→ DIRECTIONS FOR THIS TASK
A set of records appears below. Print them all, word for word.

→ INFORMATION
○ ○ ○ ○
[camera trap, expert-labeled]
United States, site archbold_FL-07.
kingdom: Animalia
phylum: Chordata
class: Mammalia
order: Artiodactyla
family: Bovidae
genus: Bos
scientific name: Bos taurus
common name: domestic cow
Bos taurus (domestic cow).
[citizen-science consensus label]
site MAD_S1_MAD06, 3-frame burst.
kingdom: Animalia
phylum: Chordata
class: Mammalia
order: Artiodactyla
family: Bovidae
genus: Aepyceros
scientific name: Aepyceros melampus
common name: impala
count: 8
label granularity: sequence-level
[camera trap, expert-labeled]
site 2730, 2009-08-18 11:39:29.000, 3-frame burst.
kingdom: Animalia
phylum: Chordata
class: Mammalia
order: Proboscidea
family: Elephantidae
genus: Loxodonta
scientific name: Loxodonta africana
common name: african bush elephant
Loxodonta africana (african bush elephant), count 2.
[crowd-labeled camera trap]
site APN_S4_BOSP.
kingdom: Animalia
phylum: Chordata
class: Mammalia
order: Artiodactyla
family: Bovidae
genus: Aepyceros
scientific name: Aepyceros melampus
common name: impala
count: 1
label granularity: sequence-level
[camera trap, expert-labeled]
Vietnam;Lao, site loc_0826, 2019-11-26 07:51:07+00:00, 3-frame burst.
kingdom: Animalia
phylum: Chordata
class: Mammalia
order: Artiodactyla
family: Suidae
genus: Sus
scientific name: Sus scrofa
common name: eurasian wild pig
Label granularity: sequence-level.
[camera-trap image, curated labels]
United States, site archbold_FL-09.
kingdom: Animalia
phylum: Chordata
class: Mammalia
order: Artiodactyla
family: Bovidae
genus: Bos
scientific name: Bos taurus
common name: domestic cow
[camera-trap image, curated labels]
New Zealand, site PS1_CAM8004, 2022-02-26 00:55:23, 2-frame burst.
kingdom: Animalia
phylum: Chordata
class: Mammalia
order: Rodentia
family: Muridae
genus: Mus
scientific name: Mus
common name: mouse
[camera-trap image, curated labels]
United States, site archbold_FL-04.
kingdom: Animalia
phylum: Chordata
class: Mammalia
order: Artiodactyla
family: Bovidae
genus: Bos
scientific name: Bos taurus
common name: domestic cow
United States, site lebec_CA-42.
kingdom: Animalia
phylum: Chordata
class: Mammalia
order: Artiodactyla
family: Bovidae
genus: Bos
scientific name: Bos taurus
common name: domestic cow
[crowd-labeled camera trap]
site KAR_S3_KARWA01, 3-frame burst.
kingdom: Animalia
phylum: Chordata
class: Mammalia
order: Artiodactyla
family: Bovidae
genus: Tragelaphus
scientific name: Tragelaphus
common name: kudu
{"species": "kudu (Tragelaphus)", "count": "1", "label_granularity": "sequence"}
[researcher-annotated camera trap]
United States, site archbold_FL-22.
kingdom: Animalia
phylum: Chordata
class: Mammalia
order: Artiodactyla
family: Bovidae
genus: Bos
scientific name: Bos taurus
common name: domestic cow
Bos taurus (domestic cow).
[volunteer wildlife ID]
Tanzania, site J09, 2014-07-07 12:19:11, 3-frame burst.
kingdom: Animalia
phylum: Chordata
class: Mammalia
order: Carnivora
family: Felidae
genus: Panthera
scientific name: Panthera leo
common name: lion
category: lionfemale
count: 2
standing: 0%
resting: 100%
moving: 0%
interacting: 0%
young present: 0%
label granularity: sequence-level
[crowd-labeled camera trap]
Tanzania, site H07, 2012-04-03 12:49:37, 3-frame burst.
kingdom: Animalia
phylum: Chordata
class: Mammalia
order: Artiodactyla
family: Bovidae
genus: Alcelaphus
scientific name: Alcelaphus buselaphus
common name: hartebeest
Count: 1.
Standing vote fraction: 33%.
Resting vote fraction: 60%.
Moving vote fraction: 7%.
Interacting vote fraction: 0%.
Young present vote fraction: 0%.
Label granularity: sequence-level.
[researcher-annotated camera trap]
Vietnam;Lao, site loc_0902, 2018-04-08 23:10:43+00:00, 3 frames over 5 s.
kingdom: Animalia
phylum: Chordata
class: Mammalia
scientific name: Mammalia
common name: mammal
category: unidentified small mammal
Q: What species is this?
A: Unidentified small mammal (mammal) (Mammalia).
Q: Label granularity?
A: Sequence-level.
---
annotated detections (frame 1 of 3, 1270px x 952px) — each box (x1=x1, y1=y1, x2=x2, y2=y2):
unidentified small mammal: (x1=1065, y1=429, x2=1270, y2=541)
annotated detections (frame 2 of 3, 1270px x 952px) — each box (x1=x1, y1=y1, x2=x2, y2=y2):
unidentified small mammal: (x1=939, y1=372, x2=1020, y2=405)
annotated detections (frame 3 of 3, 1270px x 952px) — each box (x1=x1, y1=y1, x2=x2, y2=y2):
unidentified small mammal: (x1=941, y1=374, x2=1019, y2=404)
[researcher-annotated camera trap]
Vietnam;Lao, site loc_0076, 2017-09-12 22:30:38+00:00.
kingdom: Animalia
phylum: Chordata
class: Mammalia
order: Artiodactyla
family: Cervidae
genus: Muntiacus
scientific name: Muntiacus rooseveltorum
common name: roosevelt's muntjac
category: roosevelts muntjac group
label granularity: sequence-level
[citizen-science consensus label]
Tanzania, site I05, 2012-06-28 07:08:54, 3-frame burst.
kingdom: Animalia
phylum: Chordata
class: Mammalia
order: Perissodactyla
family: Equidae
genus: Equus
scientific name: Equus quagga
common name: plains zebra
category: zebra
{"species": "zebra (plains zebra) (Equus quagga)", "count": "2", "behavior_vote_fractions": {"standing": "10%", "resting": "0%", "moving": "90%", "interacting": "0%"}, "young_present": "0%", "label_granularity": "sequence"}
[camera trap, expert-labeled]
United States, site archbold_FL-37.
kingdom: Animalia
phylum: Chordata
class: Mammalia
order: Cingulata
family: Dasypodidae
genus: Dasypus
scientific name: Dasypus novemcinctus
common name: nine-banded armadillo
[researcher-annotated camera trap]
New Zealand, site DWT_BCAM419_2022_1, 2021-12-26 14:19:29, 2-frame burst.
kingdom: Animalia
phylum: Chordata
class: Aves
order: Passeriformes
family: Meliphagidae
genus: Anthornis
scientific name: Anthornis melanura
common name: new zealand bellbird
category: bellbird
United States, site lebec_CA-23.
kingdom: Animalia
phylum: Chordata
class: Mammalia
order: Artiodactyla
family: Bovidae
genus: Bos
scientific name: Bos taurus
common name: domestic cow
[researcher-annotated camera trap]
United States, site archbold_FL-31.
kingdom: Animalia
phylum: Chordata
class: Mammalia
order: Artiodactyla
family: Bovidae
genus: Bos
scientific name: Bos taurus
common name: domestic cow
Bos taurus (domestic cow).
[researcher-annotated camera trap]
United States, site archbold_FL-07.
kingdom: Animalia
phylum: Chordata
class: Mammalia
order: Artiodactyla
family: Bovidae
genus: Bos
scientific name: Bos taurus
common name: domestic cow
○ ○ ○ ○
→ EXERCISE RESPONSE
[camera trap, expert-labeled]
United States, site archbold_FL-07.
kingdom: Animalia
phylum: Chordata
class: Mammalia
order: Artiodactyla
family: Bovidae
genus: Bos
scientific name: Bos taurus
common name: domestic cow
Bos taurus (domestic cow).
[citizen-science consensus label]
site MAD_S1_MAD06, 3-frame burst.
kingdom: Animalia
phylum: Chordata
class: Mammalia
order: Artiodactyla
family: Bovidae
genus: Aepyceros
scientific name: Aepyceros melampus
common name: impala
count: 8
label granularity: sequence-level
[camera trap, expert-labeled]
site 2730, 2009-08-18 11:39:29.000, 3-frame burst.
kingdom: Animalia
phylum: Chordata
class: Mammalia
order: Proboscidea
family: Elephantidae
genus: Loxodonta
scientific name: Loxodonta africana
common name: african bush elephant
Loxodonta africana (african bush elephant), count 2.
[crowd-labeled camera trap]
site APN_S4_BOSP.
kingdom: Animalia
phylum: Chordata
class: Mammalia
order: Artiodactyla
family: Bovidae
genus: Aepyceros
scientific name: Aepyceros melampus
common name: impala
count: 1
label granularity: sequence-level
[camera trap, expert-labeled]
Vietnam;Lao, site loc_0826, 2019-11-26 07:51:07+00:00, 3-frame burst.
kingdom: Animalia
phylum: Chordata
class: Mammalia
order: Artiodactyla
family: Suidae
genus: Sus
scientific name: Sus scrofa
common name: eurasian wild pig
Label granularity: sequence-level.
[camera-trap image, curated labels]
United States, site archbold_FL-09.
kingdom: Animalia
phylum: Chordata
class: Mammalia
order: Artiodactyla
family: Bovidae
genus: Bos
scientific name: Bos taurus
common name: domestic cow
[camera-trap image, curated labels]
New Zealand, site PS1_CAM8004, 2022-02-26 00:55:23, 2-frame burst.
kingdom: Animalia
phylum: Chordata
class: Mammalia
order: Rodentia
family: Muridae
genus: Mus
scientific name: Mus
common name: mouse
[camera-trap image, curated labels]
United States, site archbold_FL-04.
kingdom: Animalia
phylum: Chordata
class: Mammalia
order: Artiodactyla
family: Bovidae
genus: Bos
scientific name: Bos taurus
common name: domestic cow
United States, site lebec_CA-42.
kingdom: Animalia
phylum: Chordata
class: Mammalia
order: Artiodactyla
family: Bovidae
genus: Bos
scientific name: Bos taurus
common name: domestic cow
[crowd-labeled camera trap]
site KAR_S3_KARWA01, 3-frame burst.
kingdom: Animalia
phylum: Chordata
class: Mammalia
order: Artiodactyla
family: Bovidae
genus: Tragelaphus
scientific name: Tragelaphus
common name: kudu
{"species": "kudu (Tragelaphus)", "count": "1", "label_granularity": "sequence"}
[researcher-annotated camera trap]
United States, site archbold_FL-22.
kingdom: Animalia
phylum: Chordata
class: Mammalia
order: Artiodactyla
family: Bovidae
genus: Bos
scientific name: Bos taurus
common name: domestic cow
Bos taurus (domestic cow).
[volunteer wildlife ID]
Tanzania, site J09, 2014-07-07 12:19:11, 3-frame burst.
kingdom: Animalia
phylum: Chordata
class: Mammalia
order: Carnivora
family: Felidae
genus: Panthera
scientific name: Panthera leo
common name: lion
category: lionfemale
count: 2
standing: 0%
resting: 100%
moving: 0%
interacting: 0%
young present: 0%
label granularity: sequence-level
[crowd-labeled camera trap]
Tanzania, site H07, 2012-04-03 12:49:37, 3-frame burst.
kingdom: Animalia
phylum: Chordata
class: Mammalia
order: Artiodactyla
family: Bovidae
genus: Alcelaphus
scientific name: Alcelaphus buselaphus
common name: hartebeest
Count: 1.
Standing vote fraction: 33%.
Resting vote fraction: 60%.
Moving vote fraction: 7%.
Interacting vote fraction: 0%.
Young present vote fraction: 0%.
Label granularity: sequence-level.
[researcher-annotated camera trap]
Vietnam;Lao, site loc_0902, 2018-04-08 23:10:43+00:00, 3 frames over 5 s.
kingdom: Animalia
phylum: Chordata
class: Mammalia
scientific name: Mammalia
common name: mammal
category: unidentified small mammal
Q: What species is this?
A: Unidentified small mammal (mammal) (Mammalia).
Q: Label granularity?
A: Sequence-level.
---
annotated detections (frame 1 of 3, 1270px x 952px) — each box (x1=x1, y1=y1, x2=x2, y2=y2):
unidentified small mammal: (x1=1065, y1=429, x2=1270, y2=541)
annotated detections (frame 2 of 3, 1270px x 952px) — each box (x1=x1, y1=y1, x2=x2, y2=y2):
unidentified small mammal: (x1=939, y1=372, x2=1020, y2=405)
annotated detections (frame 3 of 3, 1270px x 952px) — each box (x1=x1, y1=y1, x2=x2, y2=y2):
unidentified small mammal: (x1=941, y1=374, x2=1019, y2=404)
[researcher-annotated camera trap]
Vietnam;Lao, site loc_0076, 2017-09-12 22:30:38+00:00.
kingdom: Animalia
phylum: Chordata
class: Mammalia
order: Artiodactyla
family: Cervidae
genus: Muntiacus
scientific name: Muntiacus rooseveltorum
common name: roosevelt's muntjac
category: roosevelts muntjac group
label granularity: sequence-level
[citizen-science consensus label]
Tanzania, site I05, 2012-06-28 07:08:54, 3-frame burst.
kingdom: Animalia
phylum: Chordata
class: Mammalia
order: Perissodactyla
family: Equidae
genus: Equus
scientific name: Equus quagga
common name: plains zebra
category: zebra
{"species": "zebra (plains zebra) (Equus quagga)", "count": "2", "behavior_vote_fractions": {"standing": "10%", "resting": "0%", "moving": "90%", "interacting": "0%"}, "young_present": "0%", "label_granularity": "sequence"}
[camera trap, expert-labeled]
United States, site archbold_FL-37.
kingdom: Animalia
phylum: Chordata
class: Mammalia
order: Cingulata
family: Dasypodidae
genus: Dasypus
scientific name: Dasypus novemcinctus
common name: nine-banded armadillo
[researcher-annotated camera trap]
New Zealand, site DWT_BCAM419_2022_1, 2021-12-26 14:19:29, 2-frame burst.
kingdom: Animalia
phylum: Chordata
class: Aves
order: Passeriformes
family: Meliphagidae
genus: Anthornis
scientific name: Anthornis melanura
common name: new zealand bellbird
category: bellbird
United States, site lebec_CA-23.
kingdom: Animalia
phylum: Chordata
class: Mammalia
order: Artiodactyla
family: Bovidae
genus: Bos
scientific name: Bos taurus
common name: domestic cow
[researcher-annotated camera trap]
United States, site archbold_FL-31.
kingdom: Animalia
phylum: Chordata
class: Mammalia
order: Artiodactyla
family: Bovidae
genus: Bos
scientific name: Bos taurus
common name: domestic cow
Bos taurus (domestic cow).
[researcher-annotated camera trap]
United States, site archbold_FL-07.
kingdom: Animalia
phylum: Chordata
class: Mammalia
order: Artiodactyla
family: Bovidae
genus: Bos
scientific name: Bos taurus
common name: domestic cow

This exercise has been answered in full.